(Task statement) Nothing but the lines from the one with "help right away." down to the one with "These could be signs of a serious condition." should be returned, exactly and with both ends included, from the material below.

(Extracted records)
......
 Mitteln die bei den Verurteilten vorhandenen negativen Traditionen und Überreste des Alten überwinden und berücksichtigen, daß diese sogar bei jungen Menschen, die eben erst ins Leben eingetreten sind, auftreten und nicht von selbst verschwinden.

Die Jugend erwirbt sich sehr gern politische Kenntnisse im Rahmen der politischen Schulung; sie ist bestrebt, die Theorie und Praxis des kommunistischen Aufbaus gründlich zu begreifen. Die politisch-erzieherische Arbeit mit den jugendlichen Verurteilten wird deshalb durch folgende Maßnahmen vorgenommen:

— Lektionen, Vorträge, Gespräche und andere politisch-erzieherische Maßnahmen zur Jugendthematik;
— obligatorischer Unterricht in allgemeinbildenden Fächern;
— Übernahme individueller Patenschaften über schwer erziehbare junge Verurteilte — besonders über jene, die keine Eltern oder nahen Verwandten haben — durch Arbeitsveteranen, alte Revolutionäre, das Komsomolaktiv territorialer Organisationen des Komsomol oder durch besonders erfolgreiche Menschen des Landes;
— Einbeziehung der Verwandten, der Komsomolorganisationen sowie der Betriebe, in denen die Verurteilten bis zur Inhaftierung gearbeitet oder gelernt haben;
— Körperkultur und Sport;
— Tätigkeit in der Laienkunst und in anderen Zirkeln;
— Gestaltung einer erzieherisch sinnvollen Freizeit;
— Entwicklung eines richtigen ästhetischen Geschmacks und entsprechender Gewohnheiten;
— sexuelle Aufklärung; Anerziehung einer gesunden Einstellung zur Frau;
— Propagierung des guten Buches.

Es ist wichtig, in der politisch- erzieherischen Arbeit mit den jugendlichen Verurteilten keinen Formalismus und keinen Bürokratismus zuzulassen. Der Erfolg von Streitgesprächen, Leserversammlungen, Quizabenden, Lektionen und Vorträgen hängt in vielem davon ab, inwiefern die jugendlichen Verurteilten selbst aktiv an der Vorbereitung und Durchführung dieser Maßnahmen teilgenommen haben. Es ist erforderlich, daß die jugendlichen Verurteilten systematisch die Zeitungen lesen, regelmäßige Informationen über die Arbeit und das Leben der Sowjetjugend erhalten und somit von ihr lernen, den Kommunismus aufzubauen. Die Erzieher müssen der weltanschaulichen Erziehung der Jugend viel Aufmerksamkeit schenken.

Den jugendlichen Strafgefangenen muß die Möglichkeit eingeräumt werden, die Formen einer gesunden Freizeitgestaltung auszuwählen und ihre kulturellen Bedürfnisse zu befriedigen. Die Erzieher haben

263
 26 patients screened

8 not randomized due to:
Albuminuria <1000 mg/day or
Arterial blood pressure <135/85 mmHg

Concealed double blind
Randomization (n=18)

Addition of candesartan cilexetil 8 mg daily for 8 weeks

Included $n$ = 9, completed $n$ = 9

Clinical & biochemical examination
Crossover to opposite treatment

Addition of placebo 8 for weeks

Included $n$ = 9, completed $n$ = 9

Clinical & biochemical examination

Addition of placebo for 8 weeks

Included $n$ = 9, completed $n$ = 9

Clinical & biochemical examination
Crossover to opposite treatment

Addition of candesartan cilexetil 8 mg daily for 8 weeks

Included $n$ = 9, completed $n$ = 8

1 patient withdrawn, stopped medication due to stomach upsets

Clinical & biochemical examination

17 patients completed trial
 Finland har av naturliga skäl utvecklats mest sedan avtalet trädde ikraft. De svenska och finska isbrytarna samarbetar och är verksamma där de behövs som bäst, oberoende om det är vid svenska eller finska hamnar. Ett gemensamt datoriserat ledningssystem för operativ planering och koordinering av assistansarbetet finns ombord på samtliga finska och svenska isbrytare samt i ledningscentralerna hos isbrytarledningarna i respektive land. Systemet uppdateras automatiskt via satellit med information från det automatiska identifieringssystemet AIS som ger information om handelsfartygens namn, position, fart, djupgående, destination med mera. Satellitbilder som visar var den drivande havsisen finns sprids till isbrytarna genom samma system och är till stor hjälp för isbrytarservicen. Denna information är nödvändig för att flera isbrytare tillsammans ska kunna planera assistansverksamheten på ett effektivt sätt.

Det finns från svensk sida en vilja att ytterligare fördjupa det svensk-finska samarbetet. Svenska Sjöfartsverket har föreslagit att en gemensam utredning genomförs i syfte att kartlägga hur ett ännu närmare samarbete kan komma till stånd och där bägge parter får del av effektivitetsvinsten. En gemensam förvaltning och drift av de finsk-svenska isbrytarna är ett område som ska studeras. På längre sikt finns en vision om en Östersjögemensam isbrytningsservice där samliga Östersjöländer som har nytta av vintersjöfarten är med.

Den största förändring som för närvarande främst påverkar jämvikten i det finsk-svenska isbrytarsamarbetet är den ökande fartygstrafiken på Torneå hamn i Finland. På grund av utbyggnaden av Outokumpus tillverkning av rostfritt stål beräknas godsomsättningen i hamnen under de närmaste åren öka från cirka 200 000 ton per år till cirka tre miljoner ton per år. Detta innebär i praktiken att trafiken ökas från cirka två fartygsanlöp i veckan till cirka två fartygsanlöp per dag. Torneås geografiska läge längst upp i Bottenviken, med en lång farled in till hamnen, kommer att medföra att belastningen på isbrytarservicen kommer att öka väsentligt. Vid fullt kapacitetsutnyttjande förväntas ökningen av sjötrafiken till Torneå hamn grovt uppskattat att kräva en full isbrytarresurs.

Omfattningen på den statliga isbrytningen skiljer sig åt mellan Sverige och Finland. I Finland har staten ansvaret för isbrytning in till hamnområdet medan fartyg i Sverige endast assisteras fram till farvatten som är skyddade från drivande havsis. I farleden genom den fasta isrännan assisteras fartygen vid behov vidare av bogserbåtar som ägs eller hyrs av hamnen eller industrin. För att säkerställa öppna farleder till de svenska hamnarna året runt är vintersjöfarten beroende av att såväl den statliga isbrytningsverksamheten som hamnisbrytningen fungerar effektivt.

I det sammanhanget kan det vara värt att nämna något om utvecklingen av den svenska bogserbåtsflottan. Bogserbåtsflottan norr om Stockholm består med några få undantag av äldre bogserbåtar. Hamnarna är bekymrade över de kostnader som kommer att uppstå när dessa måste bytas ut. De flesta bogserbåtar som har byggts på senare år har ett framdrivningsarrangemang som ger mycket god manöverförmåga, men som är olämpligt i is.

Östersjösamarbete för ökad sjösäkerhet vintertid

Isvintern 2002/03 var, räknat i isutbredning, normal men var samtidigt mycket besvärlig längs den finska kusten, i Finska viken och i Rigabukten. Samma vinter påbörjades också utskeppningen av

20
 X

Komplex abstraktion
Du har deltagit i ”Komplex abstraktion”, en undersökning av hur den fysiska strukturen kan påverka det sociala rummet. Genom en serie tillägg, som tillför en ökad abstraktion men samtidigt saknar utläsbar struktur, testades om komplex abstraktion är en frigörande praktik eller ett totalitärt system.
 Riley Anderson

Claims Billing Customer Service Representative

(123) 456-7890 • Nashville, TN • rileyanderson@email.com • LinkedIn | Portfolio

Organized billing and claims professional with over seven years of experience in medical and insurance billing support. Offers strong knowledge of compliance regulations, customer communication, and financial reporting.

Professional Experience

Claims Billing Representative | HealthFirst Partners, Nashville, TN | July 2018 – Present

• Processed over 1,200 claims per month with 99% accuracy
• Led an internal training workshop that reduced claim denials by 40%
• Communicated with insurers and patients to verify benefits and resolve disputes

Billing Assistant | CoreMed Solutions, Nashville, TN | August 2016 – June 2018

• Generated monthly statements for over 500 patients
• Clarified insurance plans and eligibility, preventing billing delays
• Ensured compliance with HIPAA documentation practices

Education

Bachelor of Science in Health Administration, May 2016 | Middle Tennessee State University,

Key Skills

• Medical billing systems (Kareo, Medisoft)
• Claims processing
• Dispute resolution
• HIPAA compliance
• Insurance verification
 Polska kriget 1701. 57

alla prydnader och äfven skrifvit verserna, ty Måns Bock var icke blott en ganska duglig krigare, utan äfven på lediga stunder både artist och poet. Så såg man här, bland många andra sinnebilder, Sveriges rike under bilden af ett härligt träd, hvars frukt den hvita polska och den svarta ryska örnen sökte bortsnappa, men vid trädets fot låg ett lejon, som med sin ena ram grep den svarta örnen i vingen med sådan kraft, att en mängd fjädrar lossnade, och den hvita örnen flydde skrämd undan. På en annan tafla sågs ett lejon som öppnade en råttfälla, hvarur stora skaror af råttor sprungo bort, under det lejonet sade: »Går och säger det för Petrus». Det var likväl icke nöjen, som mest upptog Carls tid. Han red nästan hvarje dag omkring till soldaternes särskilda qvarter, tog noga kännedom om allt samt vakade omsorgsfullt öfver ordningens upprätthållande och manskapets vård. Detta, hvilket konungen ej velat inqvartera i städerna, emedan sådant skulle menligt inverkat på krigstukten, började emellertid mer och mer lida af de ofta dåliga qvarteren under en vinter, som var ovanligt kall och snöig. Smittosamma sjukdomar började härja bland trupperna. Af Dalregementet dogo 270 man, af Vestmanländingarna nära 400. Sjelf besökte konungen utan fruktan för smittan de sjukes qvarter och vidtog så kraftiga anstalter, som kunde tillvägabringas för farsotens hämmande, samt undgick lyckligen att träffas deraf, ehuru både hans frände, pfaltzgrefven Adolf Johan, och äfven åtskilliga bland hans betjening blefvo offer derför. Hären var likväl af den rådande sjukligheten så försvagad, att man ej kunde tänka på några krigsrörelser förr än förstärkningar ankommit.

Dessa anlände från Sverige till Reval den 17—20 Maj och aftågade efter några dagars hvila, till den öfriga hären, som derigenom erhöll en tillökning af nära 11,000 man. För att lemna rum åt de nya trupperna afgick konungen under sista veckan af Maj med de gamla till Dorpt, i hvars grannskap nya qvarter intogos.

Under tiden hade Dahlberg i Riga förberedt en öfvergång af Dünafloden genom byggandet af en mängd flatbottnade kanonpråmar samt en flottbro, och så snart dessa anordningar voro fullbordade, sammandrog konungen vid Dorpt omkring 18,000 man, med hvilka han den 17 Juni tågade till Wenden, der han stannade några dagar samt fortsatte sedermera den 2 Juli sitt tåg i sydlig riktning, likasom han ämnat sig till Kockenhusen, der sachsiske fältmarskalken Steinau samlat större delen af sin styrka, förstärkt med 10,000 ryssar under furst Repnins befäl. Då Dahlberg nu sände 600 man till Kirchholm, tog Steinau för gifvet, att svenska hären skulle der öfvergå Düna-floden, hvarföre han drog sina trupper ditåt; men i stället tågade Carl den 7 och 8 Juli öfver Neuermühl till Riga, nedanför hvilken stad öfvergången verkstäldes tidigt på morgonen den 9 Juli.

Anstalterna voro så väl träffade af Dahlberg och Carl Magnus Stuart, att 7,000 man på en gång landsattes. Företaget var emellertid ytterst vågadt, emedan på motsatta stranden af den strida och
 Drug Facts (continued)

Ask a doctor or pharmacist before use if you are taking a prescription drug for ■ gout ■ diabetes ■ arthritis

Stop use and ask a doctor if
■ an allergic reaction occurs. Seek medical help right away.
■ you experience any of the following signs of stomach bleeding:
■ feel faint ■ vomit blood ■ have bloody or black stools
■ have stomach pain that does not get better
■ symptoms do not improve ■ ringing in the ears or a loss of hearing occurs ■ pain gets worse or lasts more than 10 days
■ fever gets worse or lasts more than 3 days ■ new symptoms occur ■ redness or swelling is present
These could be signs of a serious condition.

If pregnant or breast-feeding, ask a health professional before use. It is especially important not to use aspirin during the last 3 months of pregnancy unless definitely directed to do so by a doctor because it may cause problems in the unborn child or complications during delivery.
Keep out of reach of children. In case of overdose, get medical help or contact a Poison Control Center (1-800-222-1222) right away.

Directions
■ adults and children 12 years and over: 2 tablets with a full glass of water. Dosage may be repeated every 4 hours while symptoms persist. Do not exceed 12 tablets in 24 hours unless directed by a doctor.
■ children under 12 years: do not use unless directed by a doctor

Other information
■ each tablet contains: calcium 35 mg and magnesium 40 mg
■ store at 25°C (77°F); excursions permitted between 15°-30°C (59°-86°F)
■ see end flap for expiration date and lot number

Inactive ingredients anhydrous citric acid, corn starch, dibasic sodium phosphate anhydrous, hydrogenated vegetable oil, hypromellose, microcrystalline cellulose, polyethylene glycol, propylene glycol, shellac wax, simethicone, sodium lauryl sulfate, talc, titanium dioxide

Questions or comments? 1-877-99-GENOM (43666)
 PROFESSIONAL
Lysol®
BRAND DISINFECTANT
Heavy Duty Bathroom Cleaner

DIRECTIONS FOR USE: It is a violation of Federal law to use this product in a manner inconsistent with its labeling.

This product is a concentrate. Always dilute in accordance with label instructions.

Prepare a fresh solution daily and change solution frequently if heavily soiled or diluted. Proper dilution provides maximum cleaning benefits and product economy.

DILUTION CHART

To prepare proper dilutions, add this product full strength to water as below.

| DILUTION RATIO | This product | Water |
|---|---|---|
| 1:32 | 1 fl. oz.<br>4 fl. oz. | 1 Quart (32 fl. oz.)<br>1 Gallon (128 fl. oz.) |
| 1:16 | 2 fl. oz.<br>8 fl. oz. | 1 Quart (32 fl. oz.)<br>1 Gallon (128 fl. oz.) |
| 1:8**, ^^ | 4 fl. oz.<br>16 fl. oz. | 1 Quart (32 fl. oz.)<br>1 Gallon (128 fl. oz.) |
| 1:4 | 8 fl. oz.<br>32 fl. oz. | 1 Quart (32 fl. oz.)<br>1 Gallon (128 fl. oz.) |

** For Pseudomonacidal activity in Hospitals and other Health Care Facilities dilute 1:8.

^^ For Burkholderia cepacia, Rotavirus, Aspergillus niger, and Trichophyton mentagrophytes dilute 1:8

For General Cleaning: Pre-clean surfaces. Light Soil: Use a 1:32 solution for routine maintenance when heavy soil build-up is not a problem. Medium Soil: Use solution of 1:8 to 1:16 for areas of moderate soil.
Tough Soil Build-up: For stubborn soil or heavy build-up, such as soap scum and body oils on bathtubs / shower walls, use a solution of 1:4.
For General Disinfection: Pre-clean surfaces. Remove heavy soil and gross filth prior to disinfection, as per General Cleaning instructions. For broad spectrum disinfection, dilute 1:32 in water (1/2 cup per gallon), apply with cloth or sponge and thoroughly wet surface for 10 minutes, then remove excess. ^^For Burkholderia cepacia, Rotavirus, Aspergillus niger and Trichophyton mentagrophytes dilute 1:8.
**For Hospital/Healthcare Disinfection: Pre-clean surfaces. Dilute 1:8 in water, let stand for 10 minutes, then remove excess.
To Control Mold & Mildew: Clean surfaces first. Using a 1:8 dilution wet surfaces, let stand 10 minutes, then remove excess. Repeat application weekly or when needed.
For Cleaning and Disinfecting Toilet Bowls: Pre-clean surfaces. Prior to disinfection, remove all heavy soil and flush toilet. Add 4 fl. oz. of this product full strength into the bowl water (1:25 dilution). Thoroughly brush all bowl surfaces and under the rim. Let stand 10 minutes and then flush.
......
(Exercise answer)
■ an allergic reaction occurs. Seek medical help right away.
■ you experience any of the following signs of stomach bleeding:
■ feel faint ■ vomit blood ■ have bloody or black stools
■ have stomach pain that does not get better
■ symptoms do not improve ■ ringing in the ears or a loss of hearing occurs ■ pain gets worse or lasts more than 10 days
■ fever gets worse or lasts more than 3 days ■ new symptoms occur ■ redness or swelling is present
These could be signs of a serious condition.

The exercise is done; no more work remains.